-- START Source data --
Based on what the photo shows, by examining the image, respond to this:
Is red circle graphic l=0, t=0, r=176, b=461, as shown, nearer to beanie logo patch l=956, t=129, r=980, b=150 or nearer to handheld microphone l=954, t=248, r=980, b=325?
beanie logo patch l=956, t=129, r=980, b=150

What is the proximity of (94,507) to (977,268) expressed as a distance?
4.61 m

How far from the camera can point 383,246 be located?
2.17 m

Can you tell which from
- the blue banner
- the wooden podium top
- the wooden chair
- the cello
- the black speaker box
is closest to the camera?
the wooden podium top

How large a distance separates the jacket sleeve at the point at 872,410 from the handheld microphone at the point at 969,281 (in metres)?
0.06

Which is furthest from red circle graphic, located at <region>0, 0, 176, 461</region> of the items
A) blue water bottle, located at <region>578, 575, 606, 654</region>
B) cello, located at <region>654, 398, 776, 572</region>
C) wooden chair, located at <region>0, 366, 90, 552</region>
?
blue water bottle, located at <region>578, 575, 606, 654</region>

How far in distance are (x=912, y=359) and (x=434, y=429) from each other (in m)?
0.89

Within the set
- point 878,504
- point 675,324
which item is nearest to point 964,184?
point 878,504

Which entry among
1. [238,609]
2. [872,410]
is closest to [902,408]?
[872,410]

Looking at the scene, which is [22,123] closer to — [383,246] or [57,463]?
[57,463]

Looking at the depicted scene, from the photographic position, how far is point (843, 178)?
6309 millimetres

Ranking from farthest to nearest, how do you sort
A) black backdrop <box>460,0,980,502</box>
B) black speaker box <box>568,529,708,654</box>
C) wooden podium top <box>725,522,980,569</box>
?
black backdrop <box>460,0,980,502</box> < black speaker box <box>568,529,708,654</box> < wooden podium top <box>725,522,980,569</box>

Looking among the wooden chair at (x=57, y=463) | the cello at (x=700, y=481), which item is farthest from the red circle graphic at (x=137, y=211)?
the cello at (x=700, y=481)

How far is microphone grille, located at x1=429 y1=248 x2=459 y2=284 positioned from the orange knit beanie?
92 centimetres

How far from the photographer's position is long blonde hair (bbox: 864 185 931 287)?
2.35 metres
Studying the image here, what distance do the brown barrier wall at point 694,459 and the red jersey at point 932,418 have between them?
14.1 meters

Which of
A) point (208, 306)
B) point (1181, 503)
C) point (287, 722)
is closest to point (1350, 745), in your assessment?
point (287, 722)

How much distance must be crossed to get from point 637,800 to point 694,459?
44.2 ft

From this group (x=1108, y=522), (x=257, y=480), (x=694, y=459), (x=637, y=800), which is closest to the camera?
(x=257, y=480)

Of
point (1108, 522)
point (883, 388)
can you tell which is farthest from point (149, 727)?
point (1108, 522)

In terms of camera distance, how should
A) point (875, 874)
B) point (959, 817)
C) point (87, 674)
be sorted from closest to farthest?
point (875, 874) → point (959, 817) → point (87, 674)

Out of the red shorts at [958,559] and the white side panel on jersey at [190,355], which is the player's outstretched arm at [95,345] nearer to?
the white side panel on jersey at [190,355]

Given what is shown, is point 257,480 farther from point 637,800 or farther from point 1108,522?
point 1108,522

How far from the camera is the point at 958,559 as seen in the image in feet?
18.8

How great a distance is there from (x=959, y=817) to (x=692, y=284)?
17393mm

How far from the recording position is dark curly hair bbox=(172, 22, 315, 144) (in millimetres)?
-- END Source data --
_Written instruction_
Reproduce all of the items above verbatim, changing nothing.

_Expected answer_
Based on what the photo shows, by examining the image, respond to this:
Is red circle graphic l=0, t=0, r=176, b=461, as shown, nearer to beanie logo patch l=956, t=129, r=980, b=150 or nearer to handheld microphone l=954, t=248, r=980, b=325?
beanie logo patch l=956, t=129, r=980, b=150

What is the proximity of (94,507) to (977,268) expressed as a distance?
4.61 m

How far from the camera can point 383,246 be located?
2.17 m

Can you tell which from
- the blue banner
- the wooden podium top
- the wooden chair
- the cello
- the black speaker box
is closest to the camera?
the wooden podium top

How large a distance separates the jacket sleeve at the point at 872,410 from the handheld microphone at the point at 969,281 (in metres)?
0.06

Which is furthest from red circle graphic, located at <region>0, 0, 176, 461</region> of the items
A) blue water bottle, located at <region>578, 575, 606, 654</region>
B) cello, located at <region>654, 398, 776, 572</region>
C) wooden chair, located at <region>0, 366, 90, 552</region>
?
blue water bottle, located at <region>578, 575, 606, 654</region>

How far in distance are (x=912, y=359) and (x=434, y=429) from each other (in m)?
0.89

Within the set
- point 878,504
- point 675,324
which item is nearest to point 964,184?
point 878,504

Which entry among
1. [238,609]
2. [872,410]
is closest to [902,408]?
[872,410]

Looking at the scene, which is [22,123] closer to — [383,246] or [57,463]?
[57,463]

Looking at the depicted scene, from the photographic position, how far is point (843, 178)?
6309 millimetres

Ranking from farthest to nearest, how do you sort
A) black backdrop <box>460,0,980,502</box>
B) black speaker box <box>568,529,708,654</box>
C) wooden podium top <box>725,522,980,569</box>
?
black backdrop <box>460,0,980,502</box> < black speaker box <box>568,529,708,654</box> < wooden podium top <box>725,522,980,569</box>

Looking among the wooden chair at (x=57, y=463) | the cello at (x=700, y=481), which item is farthest from the red circle graphic at (x=137, y=211)?
the cello at (x=700, y=481)

How far is microphone grille, located at x1=429 y1=248 x2=459 y2=284 positioned from the orange knit beanie?
92 centimetres

How far from the photographer's position is long blonde hair (bbox: 864 185 931 287)?
2.35 metres
Studying the image here, what distance do the brown barrier wall at point 694,459 and the red jersey at point 932,418 have between them?
14.1 meters

Which of
A) point (208, 306)
B) point (1181, 503)
C) point (287, 722)
is closest to point (1350, 745), in your assessment?
point (287, 722)

How much distance must be crossed to get from point 637,800 to point 694,459?
44.2 ft

From this group (x=1108, y=522), (x=257, y=480), (x=694, y=459), (x=637, y=800), which is closest to the camera?
(x=257, y=480)

Of
point (1108, 522)
point (883, 388)
can you tell which is farthest from point (149, 727)?
point (1108, 522)

In terms of camera distance, how should
A) point (875, 874)
B) point (959, 817)
C) point (87, 674)
be sorted from closest to farthest?
point (875, 874) → point (959, 817) → point (87, 674)

Out of the red shorts at [958,559] and the white side panel on jersey at [190,355], which is the player's outstretched arm at [95,345] nearer to?
the white side panel on jersey at [190,355]

Given what is shown, is point 257,480 farther from point 637,800 or farther from point 1108,522?
point 1108,522

How far from the camera is the point at 958,559 as seen in the image in feet?
18.8

How great a distance is there from (x=959, y=817) to (x=692, y=284)?
17393mm

How far from the recording position is dark curly hair bbox=(172, 22, 315, 144) (in millimetres)?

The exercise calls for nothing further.